If you can’t see a green padlock and only ‘http://’ before your website, you can contact your hosting provider for an SSL certificate, who may even install it on your behalf.
Note: If you have a subdomain that’s connected to your main website, you should ask your hosting provider for a wildcard SSL certificate.
For example, store.yourwebsite.com and blog.yourwebsite.com are subdomains of yourwebsite.com. To encrypt all three of them, you’ll need just one wildcard SSL certificate.
7. Use Themes, Plugins, and Services from Reputable Sources
Every day, hackers release nearly one million malware threats. And here’s the real kick in the teeth—according to CNN, “…hackers actually relied on incredibly old computer bugs that companies just haven’t gotten around to fixing yet.”
This means that old themes, services, or plugins on your website, that haven’t been updated since 2016, provide an easy way for hackers to gain access to your website.
Always make sure every single piece of software attached to your website is updated to the latest version. In addition, make sure to remove software that hasn’t been updated in a long time.
And finally, only use services, themes, and plugins from reputable developers, even if it’s a bit more expensive. Price should never come in the way of security.
8. Back up Your Website Regularly
Even the most secure building in the world can be broken into. Your website is no exception. There are just too many digital nooks and crannies that can give hackers a way into your website.
If you want to see a live counter of how many websites have been hacked at this very second, check this out.
This really puts things into perspective—no website is 100% unbreakable.
Even after employing advanced security measures, you should still back up your site every single day so that even if it gets hacked, its content doesn’t get lost forever.
There are three basic ways you can back up your website:
- Use a plugin/extension: If you’re using a CMS, you’ll be able to find a plugin/extension which can easily store your website in the cloud.
- Via your hosting provider: Many hosting providers offer a backup service, which includes backing up your website to a secure server. You’ll have to ask your hosting provider if they offer such a service or visit their website to find out.

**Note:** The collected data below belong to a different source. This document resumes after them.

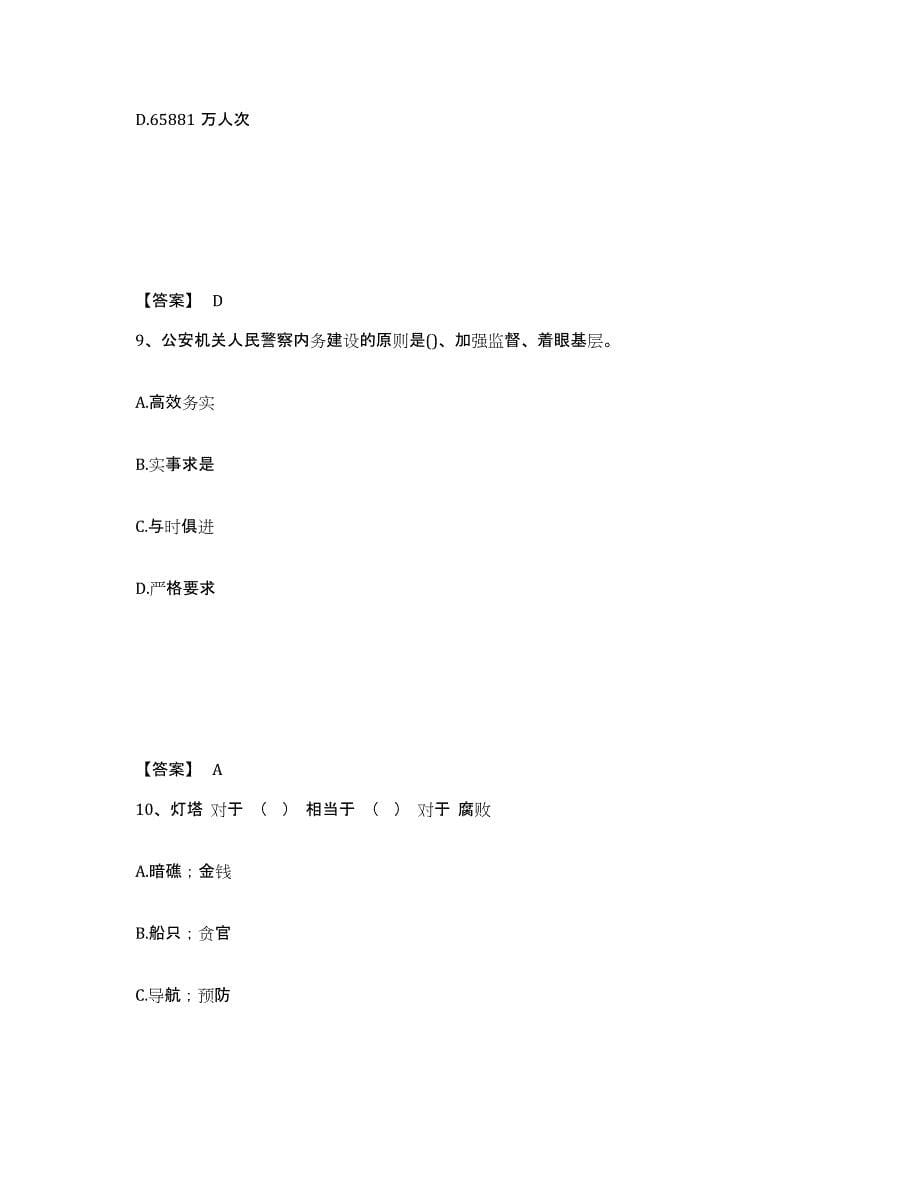 D.65881 万人次

【答案】 D

9、公安机关人民警察内务建设的原则是()、加强监督、着眼基层。

A.高效务实

B.实事求是

C.与时俱进

D.严格要求

【答案】 A

10、灯塔 对于 （ ） 相当于 （ ） 对于 腐败

A.暗礁；金钱

B.船只；贪官

C.导航；预防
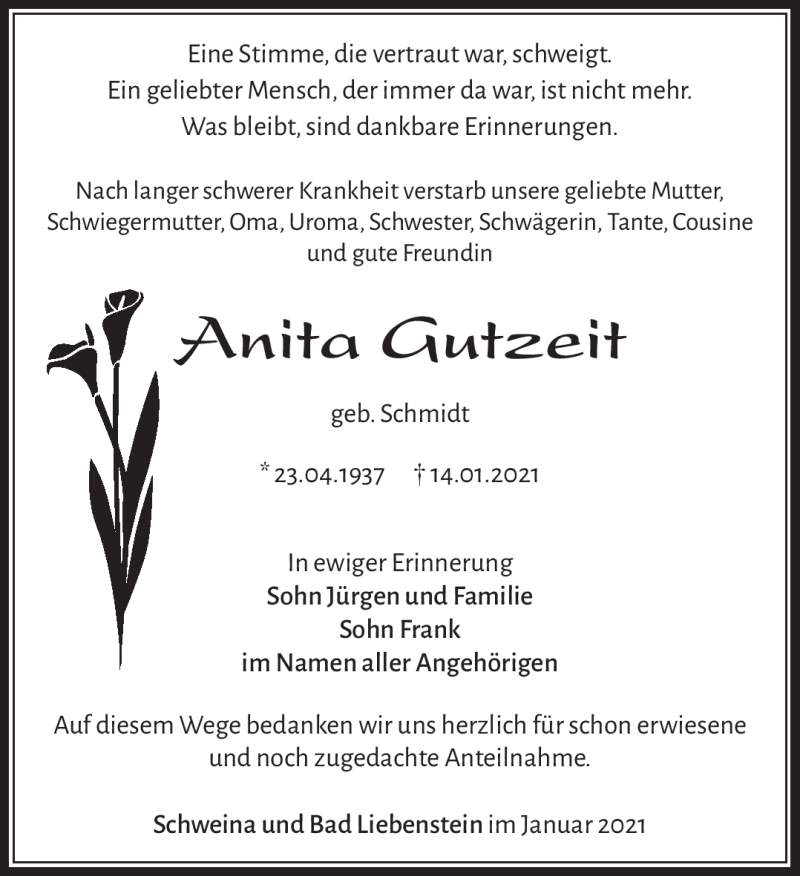 Eine Stimme, die vertraut war, schweigt.
Ein geliebter Mensch, der immer da war, ist nicht mehr.
Was bleibt, sind dankbare Erinnerungen.

Nach langer schwerer Krankheit verstarb unsere geliebte Mutter, Schwiegermutter, Oma, Uroma, Schwester, Schwägerin, Tante, Cousine und gute Freundin

Anita Gutzeit

geb. Schmidt

* 23.04.1937 † 14.01.2021

In ewiger Erinnerung
Sohn Jürgen und Familie
Sohn Frank
im Namen aller Angehörigen

Auf diesem Wege bedanken wir uns herzlich für schon erwiesene und noch zugedachte Anteilnahme.

Schweina und Bad Liebenstein im Januar 2021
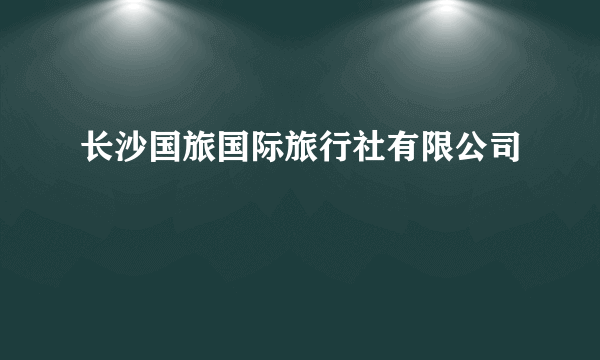 长沙国旅国际旅行社有限公司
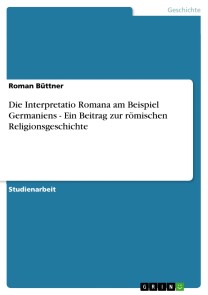 Geschichte

Roman Büttner

Die Interpretatio Romana am Beispiel Germaniens - Ein Beitrag zur römischen Religionsgeschichte

Studienarbeit

GRIN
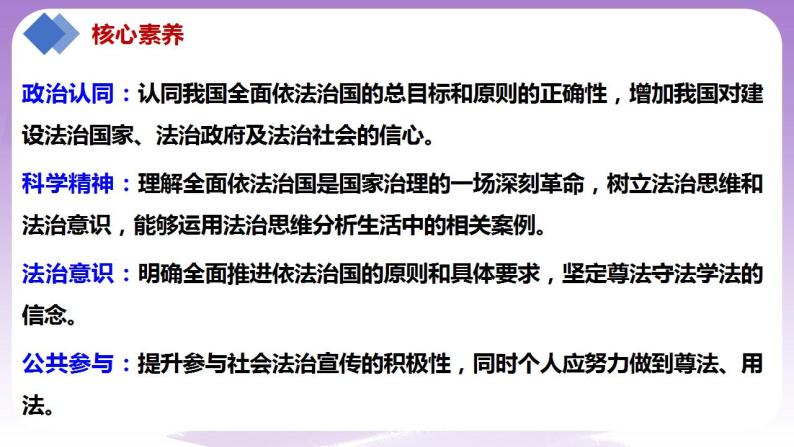 核心素养

政治认同：认同我国全面依法治国的总目标和原则的正确性，增加我国对建设法治国家、法治政府及法治社会的信心。

科学精神：理解全面依法治国是国家治理的一场深刻革命，树立法治思维和法治意识，能够运用法治思维分析生活中的相关案例。

法治意识：明确全面推进依法治国的原则和具体要求，坚定尊法守法学法的信念。

公共参与：提升参与社会法治宣传的积极性，同时个人应努力做到尊法、用法。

- Using a 3rd party service: If you’d rather use an independent service to back up your site’s data, you can use Drop My Site. This service will automatically back up your website after regular intervals and give you the ability to restore data in one click.
By backing up your website’s data, you ensure that even if your website gets compromised, its data doesn’t fall out of your hands. After all, you can get a new website but not the data.

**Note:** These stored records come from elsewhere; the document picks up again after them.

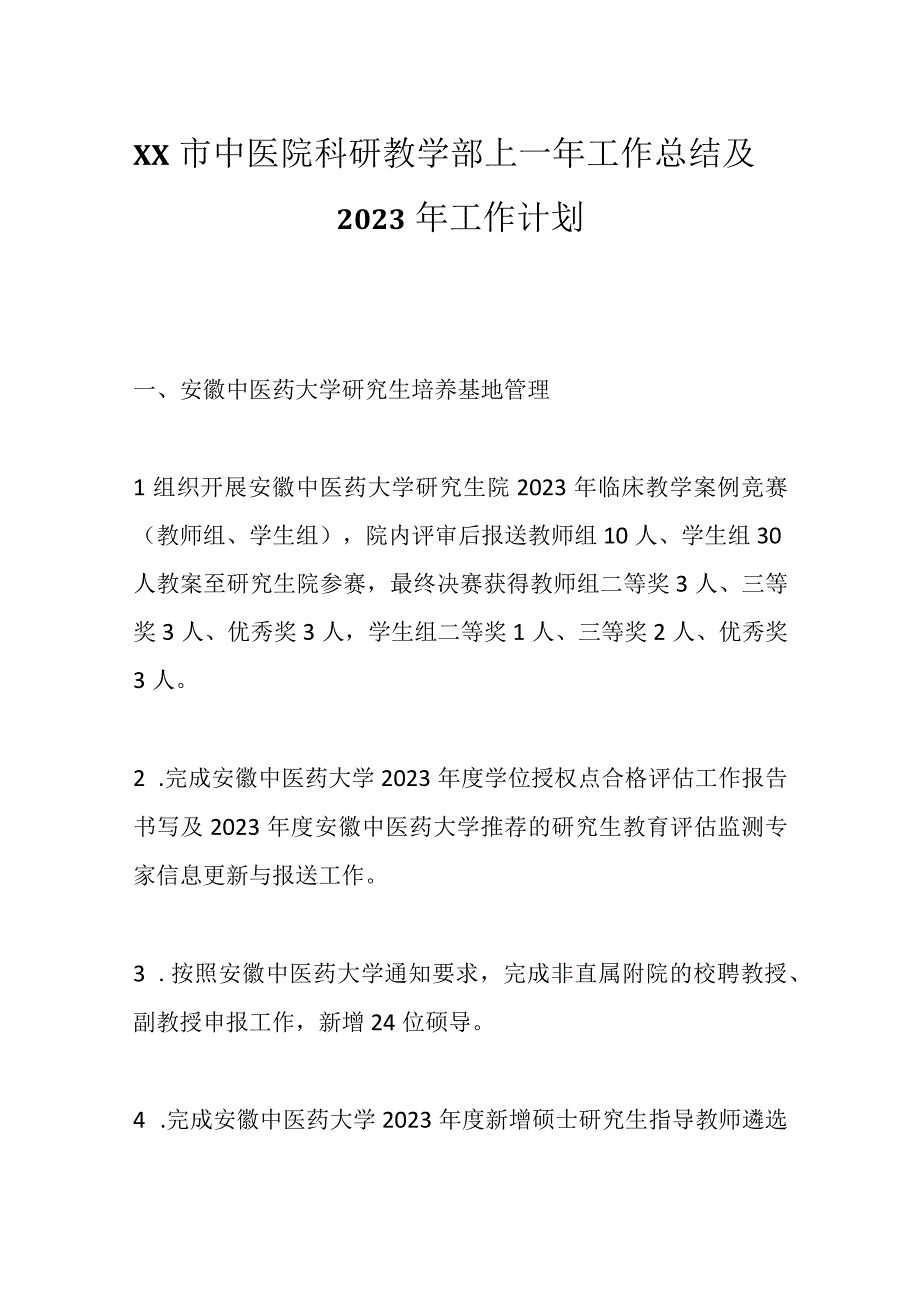 XX 市中医院科研教学部上一年工作总结及 2023 年工作计划

一、安徽中医药大学研究生培养基地管理

1 组织开展安徽中医药大学研究生院 2023 年临床教学案例竞赛（教师组、学生组），院内评审后报送教师组 10 人、学生组 30 人教案至研究生院参赛，最终决赛获得教师组二等奖 3 人、三等奖 3 人、优秀奖 3 人，学生组二等奖 1 人、三等奖 2 人、优秀奖 3 人。

2 .完成安徽中医药大学 2023 年度学位授权点合格评估工作报告书写及 2023 年度安徽中医药大学推荐的研究生教育评估监测专家信息更新与报送工作。

3 .按照安徽中医药大学通知要求，完成非直属附院的校聘教授、副教授申报工作，新增 24 位硕导。

4 .完成安徽中医药大学 2023 年度新增硕士研究生指导教师遴选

Step 9: Update Your Core CMS
Last but not least, make sure you’re using the most up-to-date version of your CMS. The latest versions usually include new security patches and bug fixes, which ensure hackers cannot exploit them.
A great way to stay in the know of when a new version of your CMS is due to be released is to subscribe to the social media profiles or the blog of the company that develops the CMS.

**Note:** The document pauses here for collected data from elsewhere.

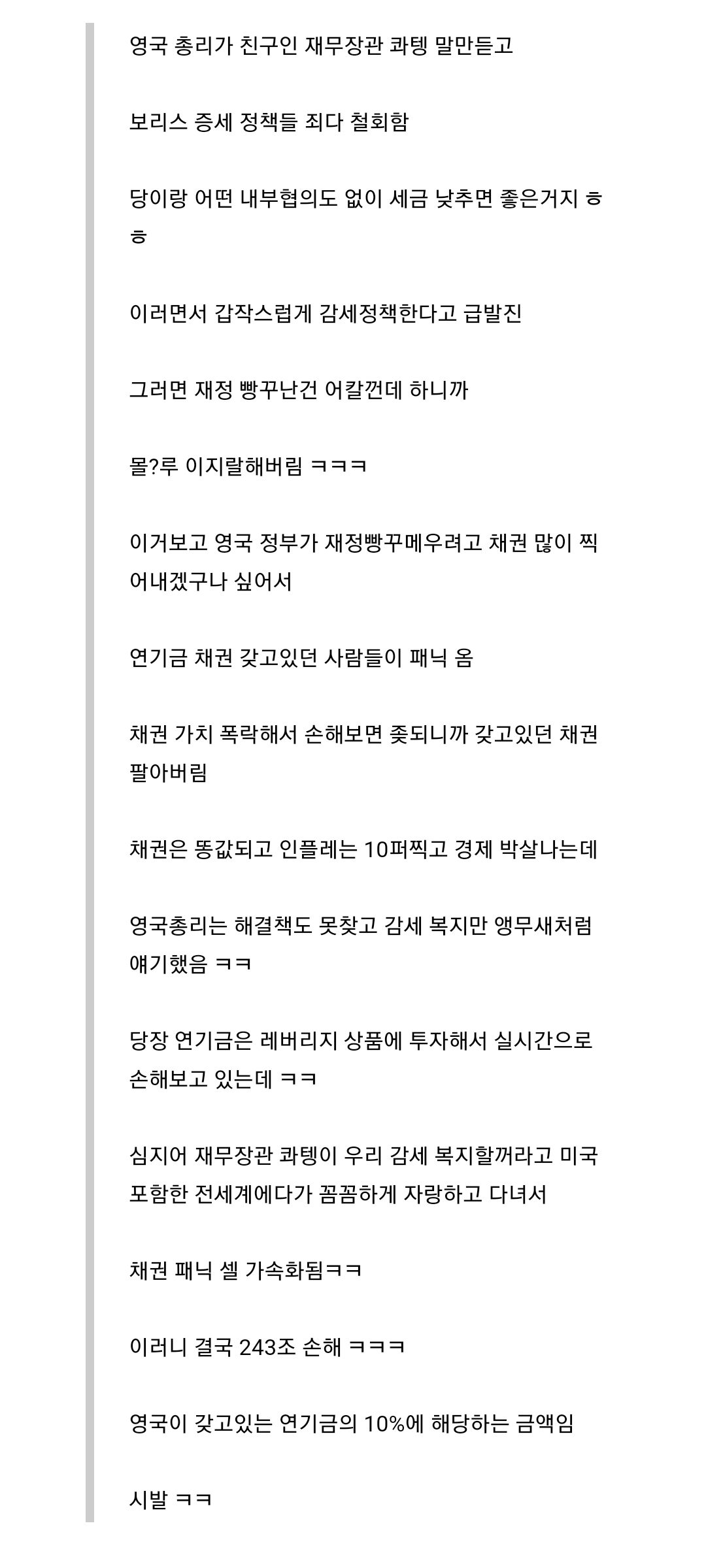 영국 총리가 친구인 재무장관 콰텡 말만듣고

보리스 증세 정책들 죄다 철회함

당이랑 어떤 내부협의도 없이 세금 낮추면 좋은거지 ㅎㅎ

이러면서 갑작스럽게 감세정책한다고 급발진

그러면 재정 빵꾸난건 어칼껀데 하니까

몰?루 이지랄해버림 ㅋㅋㅋ

이거보고 영국 정부가 재정빵꾸메우려고 채권 많이 찍어내겠구나 싶어서

연기금 채권 갖고있던 사람들이 패닉 옴

채권 가치 폭락해서 손해보면 좆되니까 갖고있던 채권 팔아버림

채권은 똥값되고 인플레는 10퍼찍고 경제 박살나는데

영국총리는 해결책도 못찾고 감세 복지만 앵무새처럼 얘기했음 ㅋㅋ

당장 연기금은 레버리지 상품에 투자해서 실시간으로 손해보고 있는데 ㅋㅋ

심지어 재무장관 콰텡이 우리 감세 복지할꺼라고 미국 포함한 전세계에다가 꼼꼼하게 자랑하고 다녀서

채권 패닉 셀 가속화됨ㅋㅋ

이러니 결국 243조 손해 ㅋㅋㅋ

영국이 갖고있는 연기금의 10%에 해당하는 금액임

시발 ㅋㅋ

This is the easiest way to find out when you should check for a new CMS update.
These 9 tips will make your website infinitely more secure than it was before. But of course, this isn’t all you can do.
In the never-ending battle to protect your website, you can learn more about the latest bugs, hacks, and security developments by following popular web security blogs.
What measures are you taking to keep your website secure?